Sydney:
With Sydney behind me, it is time to try and sum up my feelings, memories and experiences of the place that I called home for the past four months or so. My prevailing memories are good ones indeed; I had a fantastic time, a brilliant and totally worthwhile experience, something that I am truly glad that I did.
The people were great, in particular the lads that put me up for the majority of my time in Australia and were good friends to me throughout, but also Kaye and Alex, Jonny while he was there, ever single person who I met from Easts, Dan Bell, Michael Stevens, Craig and towards the end of the trip, Ashley. The place itself, wonderfully diverse; in many ways not overly dissimilar to London or other major world cities, although the proximity of Bondi Beach not to mention the number of delightful coves and bays that surround the city, set Sydney apart.
The cricket was also good; enjoyable, worthwhile and at times challenging. On the one hand I had hoped to play a slightly higher standard, to be truly challenged by and exposed to hard hitting, quick bowling, tough Australian cricketers – a stereoptype that truly truly exists from my observations of First Grade cricket; on the other hand I can be proud of myself for seeking out a good ‘grade’ club with a good reputation and terrific facilities, impressing at training and being immediately selected for Saturday cricket and rising rapidly through the grades, culminating in a century n my penultimate game for the club – something to remember me by.
Good piss in Sydney? I hear you ask. I had some big, some bad and some memorable nights out in Sydney. The concept of the schooner is one I failed to fully understand, but one I fully embraced, while it seems that Sambucca is a language spoken all over the world. The Fun Boat trip on Christmas Eve, Scu Bar nearly every Monday and a few good Saturday nights in the Argyle are particularly memorable, as is the rather disconcerting Sydney Mardi Gras parade and the night out that followed.

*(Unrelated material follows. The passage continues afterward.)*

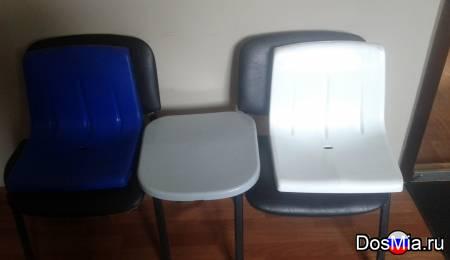 Пластиковые сиденья со спинкой и без для спортсооружений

Any good sorts in Sydney? The answer would be yes. At Bondi the standard of girls was fantastic, full of beautiful, friendly, tanned, toned girls, more often than not the girls were so good looking it was intimidating, although that did not stop Jonny’s regular shouts of “cooo-weeee” at passing girls. Of the girls that I got to know a little better , few stick out in the memory. The American girl Kelly who introduced me as ‘Larry’ to all of her friends amused me, as did ‘Leatherhands’- so named because of her heavily tanned skin and her deceptive handshake which convinced Rupert that she had just handed him a briefcase. The ‘Swede’, Theresa was a constant thron in our side, appearing wherever we went, lingering awkwardly on the outskirts of our group, by the end of the trip she became less of an annoyance and more of a source of amusement; after Mark, the object of her affections, started seeing Michelle, Theresa would introduce a new man to us each time she saw us with the familiar line ‘this is my guy’.
Towards the end of my time away Mark met Michelle- quite possibly his ‘soul mate’, Tom met a slightly plump, slightly obsessive Canadian traveller named Ryla and I met Ashley. I don’t know whether to look on my time with Ashley as a missed opportunity, bad timing if you will, or that it was a nice ‘holiday romance’, fun while it lasted and all that. Nonetheless she was a great girl who genuinely made me laugh and I will keep in touch and am sad to leave her behind.
And so to New Zealand, when they finally allowed me to fly that is. A great country, it seems to be a blend of England and North America. Green and with a distinctly English climate it is sparse, remote and its cities few and far between. I am glad that I extended my trip via New Zealand, it would have been silly not to see this place, it is truly beautiful, even from the wrong side of an Intercity Coach window. As I write I’m sat in a Starbucks in Auckland, sipping a hot chocolate. These companies truly are multi-national; you can’t travel two miles without seeing a McDonalds or a Sunbway, even Woolworths are everywhere. In a strange way though, it is comforting, it reminds me of home a little. Home, I will be there soon. But not yet.